**Consigne:**
Veuillez indiquer la peine qu'encourt Bernard Morlino à la suite de la plainte de Pierre Perret, selon l'article ci-dessous.

**Texte cité:**
* * *

Pierre
Perret: tolérance zéroCinq ans de prison. Mais aussi 45.000 euros. C'est ce qu'encourt
l'écrivain
Bernard Morlino du fait de la plainte du chanteur
Pierre
Perret. Cinq ans ! Un bail, un bagne, une éternité. Le plus
affligeant, le plus inquiétant, c'est qu'on trouve ça normal.
L'auteur compositeur d'« Ouvrez la cage aux petits oiseaux
prisonniers », qu'on a connu jadis plus drôle, plus grivois, et moins
liberticide, s'active à mettre sous les verrous le biographe d'Emmanuel
Berl, de Philippe Soupault, de Georges Brassens, et personne ne bronche.
Silence chez ses éditeurs, à la Société des Gens de Lettres, à la
Maison des Ecrivains et même dans le bloc-notes de Bernard-Henri Lévy,
pourtant toujours prompt à défendre la veuve et l'orphelin. Tout ce beau
monde semble au contraire s'accommoder de cette aberration : la
convocation, le 16 février au matin, de Bernard Morlino par, tenez-vous
bien, la Brigade de Répression de la Délinquance contre la Personne, qui
porta à sa connaissance la lourde peine dont il était menacé.

* * *

**Données fournies:**
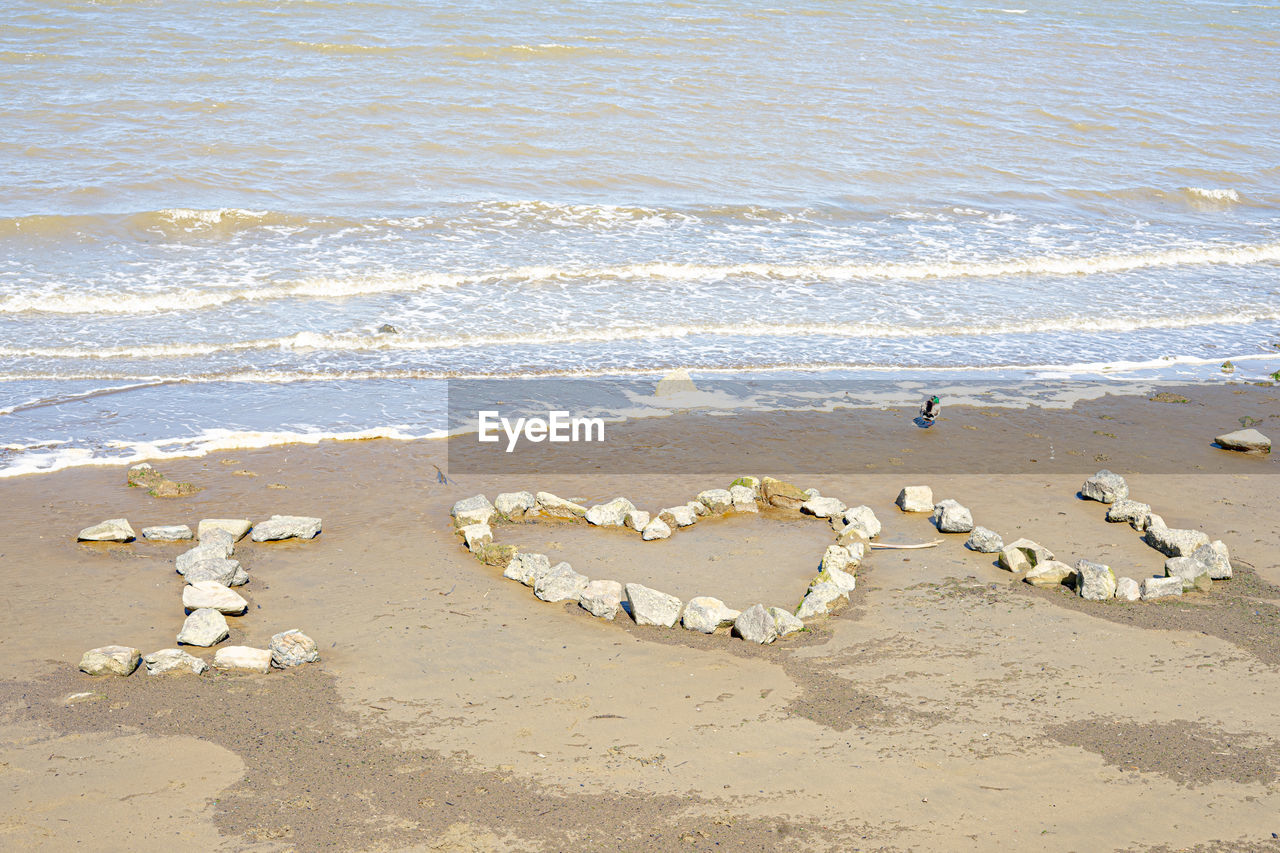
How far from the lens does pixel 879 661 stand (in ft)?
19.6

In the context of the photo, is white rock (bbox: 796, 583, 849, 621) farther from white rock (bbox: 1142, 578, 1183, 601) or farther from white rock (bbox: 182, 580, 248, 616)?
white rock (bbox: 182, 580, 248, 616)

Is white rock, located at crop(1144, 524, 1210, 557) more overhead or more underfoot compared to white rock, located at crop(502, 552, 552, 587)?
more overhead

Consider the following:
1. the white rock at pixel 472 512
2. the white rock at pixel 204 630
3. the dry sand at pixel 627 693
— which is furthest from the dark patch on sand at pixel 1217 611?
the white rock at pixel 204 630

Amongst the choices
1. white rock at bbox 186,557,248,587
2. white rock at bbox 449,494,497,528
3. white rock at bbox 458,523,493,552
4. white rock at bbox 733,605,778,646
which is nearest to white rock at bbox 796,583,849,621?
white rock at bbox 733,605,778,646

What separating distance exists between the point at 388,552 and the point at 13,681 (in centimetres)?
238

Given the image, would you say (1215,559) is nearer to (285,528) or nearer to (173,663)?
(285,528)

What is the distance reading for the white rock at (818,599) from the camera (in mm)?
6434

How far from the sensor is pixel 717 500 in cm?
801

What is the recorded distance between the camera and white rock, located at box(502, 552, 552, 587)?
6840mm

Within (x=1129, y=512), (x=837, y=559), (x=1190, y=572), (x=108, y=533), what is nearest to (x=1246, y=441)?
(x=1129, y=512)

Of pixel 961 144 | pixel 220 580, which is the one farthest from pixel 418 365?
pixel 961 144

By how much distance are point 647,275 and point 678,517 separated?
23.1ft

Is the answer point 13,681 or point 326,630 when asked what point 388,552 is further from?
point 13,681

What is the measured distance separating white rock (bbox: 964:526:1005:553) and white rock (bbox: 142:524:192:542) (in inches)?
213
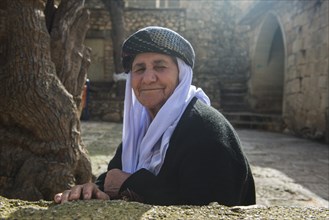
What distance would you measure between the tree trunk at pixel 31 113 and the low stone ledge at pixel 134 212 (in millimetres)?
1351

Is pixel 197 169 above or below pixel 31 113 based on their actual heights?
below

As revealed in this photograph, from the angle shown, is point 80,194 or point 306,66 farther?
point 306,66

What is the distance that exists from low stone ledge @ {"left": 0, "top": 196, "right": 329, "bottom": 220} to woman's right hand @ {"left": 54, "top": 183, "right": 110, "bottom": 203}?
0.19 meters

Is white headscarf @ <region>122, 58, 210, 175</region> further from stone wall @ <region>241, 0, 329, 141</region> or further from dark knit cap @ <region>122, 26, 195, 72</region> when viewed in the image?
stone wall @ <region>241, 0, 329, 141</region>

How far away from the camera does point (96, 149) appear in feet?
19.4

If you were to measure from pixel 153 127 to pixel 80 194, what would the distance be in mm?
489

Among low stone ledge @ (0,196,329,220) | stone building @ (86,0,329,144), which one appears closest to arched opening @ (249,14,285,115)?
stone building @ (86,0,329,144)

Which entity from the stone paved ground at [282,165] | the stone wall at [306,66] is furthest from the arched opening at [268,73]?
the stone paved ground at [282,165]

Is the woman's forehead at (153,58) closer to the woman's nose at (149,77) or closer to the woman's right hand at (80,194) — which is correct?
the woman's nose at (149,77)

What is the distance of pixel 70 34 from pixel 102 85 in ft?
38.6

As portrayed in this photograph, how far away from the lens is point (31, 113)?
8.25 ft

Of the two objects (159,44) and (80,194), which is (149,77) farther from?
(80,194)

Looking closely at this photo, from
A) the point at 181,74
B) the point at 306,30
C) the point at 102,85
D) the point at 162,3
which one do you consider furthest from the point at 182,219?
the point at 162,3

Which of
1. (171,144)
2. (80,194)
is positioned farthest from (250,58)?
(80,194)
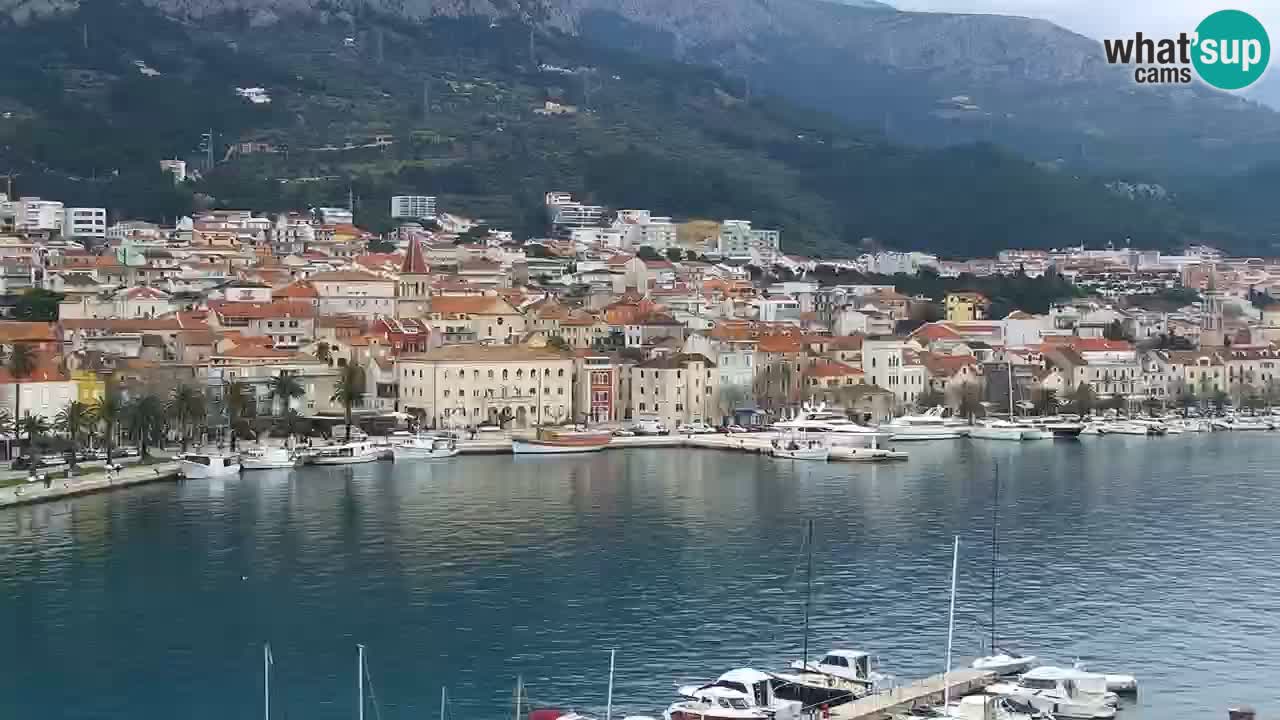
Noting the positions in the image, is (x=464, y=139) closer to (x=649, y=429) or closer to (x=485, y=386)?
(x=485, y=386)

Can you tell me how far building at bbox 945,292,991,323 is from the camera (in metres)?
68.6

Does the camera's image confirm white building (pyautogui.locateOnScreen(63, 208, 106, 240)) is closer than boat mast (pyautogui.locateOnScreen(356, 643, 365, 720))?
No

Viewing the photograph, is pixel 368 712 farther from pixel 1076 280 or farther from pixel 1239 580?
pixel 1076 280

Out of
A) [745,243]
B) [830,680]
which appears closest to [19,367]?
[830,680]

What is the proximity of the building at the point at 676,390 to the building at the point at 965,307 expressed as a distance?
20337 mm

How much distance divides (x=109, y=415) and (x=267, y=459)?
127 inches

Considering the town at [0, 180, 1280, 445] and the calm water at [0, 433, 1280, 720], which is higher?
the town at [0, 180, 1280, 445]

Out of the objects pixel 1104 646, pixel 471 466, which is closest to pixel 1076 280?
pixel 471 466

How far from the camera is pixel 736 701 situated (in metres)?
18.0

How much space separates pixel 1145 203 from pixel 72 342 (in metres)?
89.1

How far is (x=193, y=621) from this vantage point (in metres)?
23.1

* * *

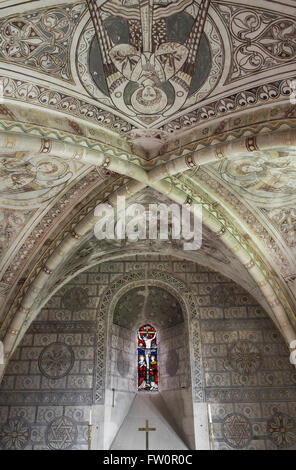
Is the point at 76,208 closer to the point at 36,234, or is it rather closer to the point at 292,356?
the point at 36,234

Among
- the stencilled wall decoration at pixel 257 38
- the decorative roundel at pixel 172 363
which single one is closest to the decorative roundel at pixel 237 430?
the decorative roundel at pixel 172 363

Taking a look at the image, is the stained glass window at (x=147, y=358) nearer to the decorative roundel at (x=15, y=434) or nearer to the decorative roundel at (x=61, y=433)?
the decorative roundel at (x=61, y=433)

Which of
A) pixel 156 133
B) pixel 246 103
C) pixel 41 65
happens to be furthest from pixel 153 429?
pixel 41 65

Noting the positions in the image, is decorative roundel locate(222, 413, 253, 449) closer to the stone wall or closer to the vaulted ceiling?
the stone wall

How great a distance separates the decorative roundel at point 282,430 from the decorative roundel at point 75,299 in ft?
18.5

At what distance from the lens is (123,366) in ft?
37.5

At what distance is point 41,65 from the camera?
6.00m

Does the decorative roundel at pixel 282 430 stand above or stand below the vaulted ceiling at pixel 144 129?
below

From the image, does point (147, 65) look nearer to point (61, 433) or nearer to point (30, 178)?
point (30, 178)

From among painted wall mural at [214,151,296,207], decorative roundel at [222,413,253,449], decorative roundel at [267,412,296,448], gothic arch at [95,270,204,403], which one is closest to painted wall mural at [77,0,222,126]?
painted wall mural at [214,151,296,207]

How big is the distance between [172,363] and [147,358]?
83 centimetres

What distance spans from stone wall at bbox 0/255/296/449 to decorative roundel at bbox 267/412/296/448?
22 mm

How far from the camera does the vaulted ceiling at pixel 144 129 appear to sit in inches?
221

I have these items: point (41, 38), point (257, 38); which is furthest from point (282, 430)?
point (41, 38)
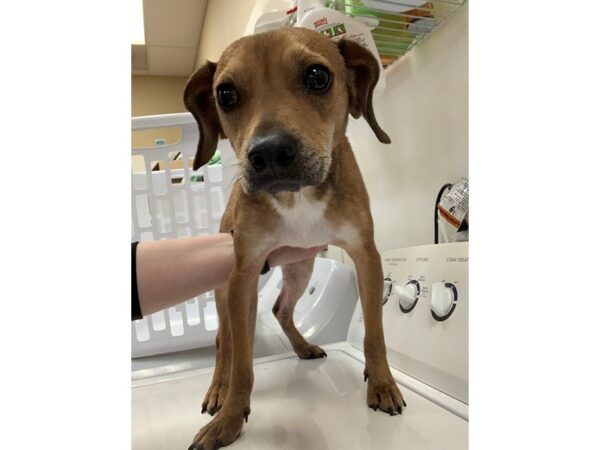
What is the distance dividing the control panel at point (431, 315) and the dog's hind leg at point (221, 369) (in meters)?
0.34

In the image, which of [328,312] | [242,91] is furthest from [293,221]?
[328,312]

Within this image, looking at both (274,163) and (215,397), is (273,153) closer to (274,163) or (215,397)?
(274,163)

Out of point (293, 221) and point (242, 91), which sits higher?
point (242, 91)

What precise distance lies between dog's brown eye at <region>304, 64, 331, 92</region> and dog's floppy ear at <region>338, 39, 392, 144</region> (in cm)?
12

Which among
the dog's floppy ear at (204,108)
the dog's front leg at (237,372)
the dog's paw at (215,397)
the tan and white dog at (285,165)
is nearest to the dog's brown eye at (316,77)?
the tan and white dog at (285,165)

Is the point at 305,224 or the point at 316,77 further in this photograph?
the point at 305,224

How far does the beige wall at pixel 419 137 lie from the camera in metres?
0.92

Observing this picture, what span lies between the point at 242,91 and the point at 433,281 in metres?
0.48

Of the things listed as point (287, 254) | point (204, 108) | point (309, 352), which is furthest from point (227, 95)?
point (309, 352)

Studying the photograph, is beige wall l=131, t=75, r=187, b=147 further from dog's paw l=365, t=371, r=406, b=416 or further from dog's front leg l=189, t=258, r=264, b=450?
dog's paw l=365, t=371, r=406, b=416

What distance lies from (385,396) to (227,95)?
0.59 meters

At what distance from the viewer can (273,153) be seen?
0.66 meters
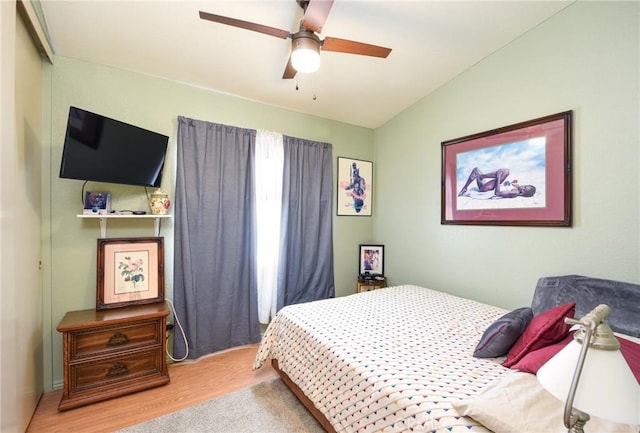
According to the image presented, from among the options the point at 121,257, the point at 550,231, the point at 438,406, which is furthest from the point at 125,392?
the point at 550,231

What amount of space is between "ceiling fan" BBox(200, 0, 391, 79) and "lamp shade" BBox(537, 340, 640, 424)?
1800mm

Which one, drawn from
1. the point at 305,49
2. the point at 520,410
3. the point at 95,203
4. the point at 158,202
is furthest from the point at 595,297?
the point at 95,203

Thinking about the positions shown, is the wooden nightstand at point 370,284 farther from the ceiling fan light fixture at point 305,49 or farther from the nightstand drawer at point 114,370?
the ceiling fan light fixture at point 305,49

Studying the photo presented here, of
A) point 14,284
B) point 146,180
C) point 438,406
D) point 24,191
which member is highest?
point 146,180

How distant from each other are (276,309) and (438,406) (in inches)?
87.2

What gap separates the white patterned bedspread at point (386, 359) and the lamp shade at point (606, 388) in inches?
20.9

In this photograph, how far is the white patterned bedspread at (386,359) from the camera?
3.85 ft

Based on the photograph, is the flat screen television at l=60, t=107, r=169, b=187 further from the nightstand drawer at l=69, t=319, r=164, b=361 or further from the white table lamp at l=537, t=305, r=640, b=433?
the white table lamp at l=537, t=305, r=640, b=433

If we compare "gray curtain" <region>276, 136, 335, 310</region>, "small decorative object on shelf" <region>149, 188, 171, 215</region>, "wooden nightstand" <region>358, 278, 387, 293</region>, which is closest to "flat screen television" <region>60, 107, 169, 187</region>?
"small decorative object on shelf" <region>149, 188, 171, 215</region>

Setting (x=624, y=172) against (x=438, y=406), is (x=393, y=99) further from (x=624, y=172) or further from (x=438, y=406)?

* * *

**Réponse:**
Cinq ans de prison et 45 000 euros.